# Entries start

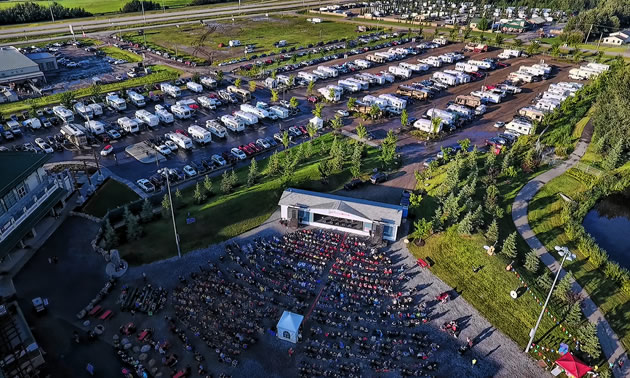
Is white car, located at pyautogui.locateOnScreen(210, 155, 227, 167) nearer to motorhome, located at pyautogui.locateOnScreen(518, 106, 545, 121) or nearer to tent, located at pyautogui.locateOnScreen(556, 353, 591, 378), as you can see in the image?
tent, located at pyautogui.locateOnScreen(556, 353, 591, 378)

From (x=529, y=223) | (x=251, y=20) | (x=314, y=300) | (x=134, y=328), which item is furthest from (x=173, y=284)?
(x=251, y=20)

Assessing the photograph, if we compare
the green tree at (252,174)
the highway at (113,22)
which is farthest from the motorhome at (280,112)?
the highway at (113,22)

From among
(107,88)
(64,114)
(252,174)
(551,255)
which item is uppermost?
(64,114)

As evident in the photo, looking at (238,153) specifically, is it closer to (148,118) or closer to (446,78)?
(148,118)

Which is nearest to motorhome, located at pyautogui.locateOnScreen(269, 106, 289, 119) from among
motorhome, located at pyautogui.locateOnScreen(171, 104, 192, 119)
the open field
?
motorhome, located at pyautogui.locateOnScreen(171, 104, 192, 119)

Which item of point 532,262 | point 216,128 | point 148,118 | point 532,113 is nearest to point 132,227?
point 216,128

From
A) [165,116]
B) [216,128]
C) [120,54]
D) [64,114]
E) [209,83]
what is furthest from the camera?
[120,54]
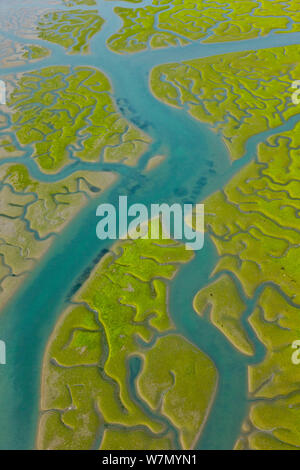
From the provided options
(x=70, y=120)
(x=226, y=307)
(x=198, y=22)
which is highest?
(x=198, y=22)

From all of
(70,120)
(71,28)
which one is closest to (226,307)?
Answer: (70,120)

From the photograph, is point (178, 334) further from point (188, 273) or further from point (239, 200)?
point (239, 200)

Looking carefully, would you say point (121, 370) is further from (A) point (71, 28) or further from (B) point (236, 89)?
(A) point (71, 28)

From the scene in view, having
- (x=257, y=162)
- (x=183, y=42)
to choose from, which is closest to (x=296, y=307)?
(x=257, y=162)

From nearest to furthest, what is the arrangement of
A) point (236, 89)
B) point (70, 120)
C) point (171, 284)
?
point (171, 284)
point (70, 120)
point (236, 89)

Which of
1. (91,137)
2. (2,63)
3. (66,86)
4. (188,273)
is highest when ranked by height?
(2,63)

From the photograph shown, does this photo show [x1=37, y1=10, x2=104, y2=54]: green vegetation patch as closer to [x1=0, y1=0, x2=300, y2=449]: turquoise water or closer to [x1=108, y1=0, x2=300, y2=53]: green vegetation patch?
[x1=108, y1=0, x2=300, y2=53]: green vegetation patch

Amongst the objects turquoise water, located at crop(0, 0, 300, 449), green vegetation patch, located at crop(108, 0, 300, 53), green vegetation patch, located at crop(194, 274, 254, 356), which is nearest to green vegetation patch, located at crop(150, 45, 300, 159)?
turquoise water, located at crop(0, 0, 300, 449)

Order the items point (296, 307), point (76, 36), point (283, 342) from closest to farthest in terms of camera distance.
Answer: point (283, 342) → point (296, 307) → point (76, 36)

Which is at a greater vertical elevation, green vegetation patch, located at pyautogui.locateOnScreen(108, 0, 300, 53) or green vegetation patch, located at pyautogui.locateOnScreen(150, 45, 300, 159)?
green vegetation patch, located at pyautogui.locateOnScreen(108, 0, 300, 53)
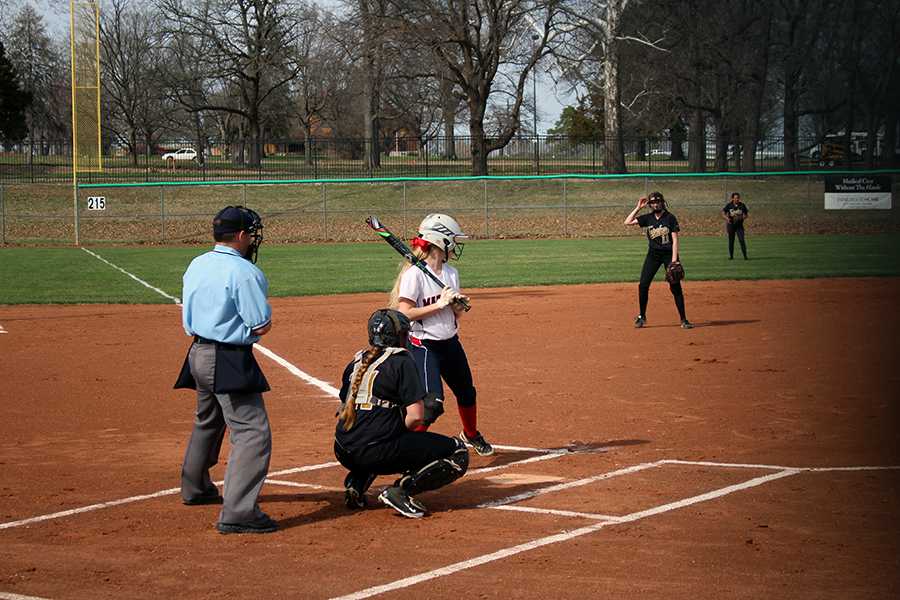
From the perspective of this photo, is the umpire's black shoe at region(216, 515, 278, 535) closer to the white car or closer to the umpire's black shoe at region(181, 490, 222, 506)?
the umpire's black shoe at region(181, 490, 222, 506)

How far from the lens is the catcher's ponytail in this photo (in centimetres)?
719

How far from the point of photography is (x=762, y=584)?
5797mm

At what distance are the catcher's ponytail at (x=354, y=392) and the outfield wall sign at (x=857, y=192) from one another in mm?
35756

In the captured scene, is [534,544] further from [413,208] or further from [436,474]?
A: [413,208]

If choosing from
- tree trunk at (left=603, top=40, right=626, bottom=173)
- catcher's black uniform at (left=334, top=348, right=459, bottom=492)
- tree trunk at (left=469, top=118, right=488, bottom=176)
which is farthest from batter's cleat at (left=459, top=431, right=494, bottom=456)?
tree trunk at (left=469, top=118, right=488, bottom=176)

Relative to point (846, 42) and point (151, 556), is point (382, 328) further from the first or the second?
point (846, 42)

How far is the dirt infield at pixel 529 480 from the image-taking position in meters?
6.04

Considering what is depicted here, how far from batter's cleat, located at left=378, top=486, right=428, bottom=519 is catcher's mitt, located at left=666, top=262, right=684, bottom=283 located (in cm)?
1024

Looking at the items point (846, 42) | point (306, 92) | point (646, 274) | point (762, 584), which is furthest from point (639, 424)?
point (306, 92)

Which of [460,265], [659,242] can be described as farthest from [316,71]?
[659,242]

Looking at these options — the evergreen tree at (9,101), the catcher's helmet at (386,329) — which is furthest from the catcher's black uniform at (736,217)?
the evergreen tree at (9,101)

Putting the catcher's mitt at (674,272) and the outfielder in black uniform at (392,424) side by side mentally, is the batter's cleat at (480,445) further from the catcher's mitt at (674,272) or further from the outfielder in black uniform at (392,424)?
the catcher's mitt at (674,272)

# Entries end

• [Your task]: Reproduce word for word everything from the line containing "Considering what is" down to the end of the records.

• [Output]:
Considering what is depicted here, how far from batter's cleat, located at left=378, top=486, right=428, bottom=519 is catcher's mitt, located at left=666, top=262, right=684, bottom=283 located (in cm)?
1024

Looking at the items point (846, 42) | point (306, 92) | point (646, 274) | point (762, 584), which is furthest from point (639, 424)?
point (306, 92)

Which of [460,265], [659,242] can be described as farthest from [316,71]?
[659,242]

Looking at these options — the evergreen tree at (9,101), the catcher's helmet at (386,329) — which is furthest from the catcher's black uniform at (736,217)?
the evergreen tree at (9,101)

Putting the catcher's mitt at (674,272) and the outfielder in black uniform at (392,424) side by side mentally, is the batter's cleat at (480,445) further from the catcher's mitt at (674,272) or further from the outfielder in black uniform at (392,424)?
the catcher's mitt at (674,272)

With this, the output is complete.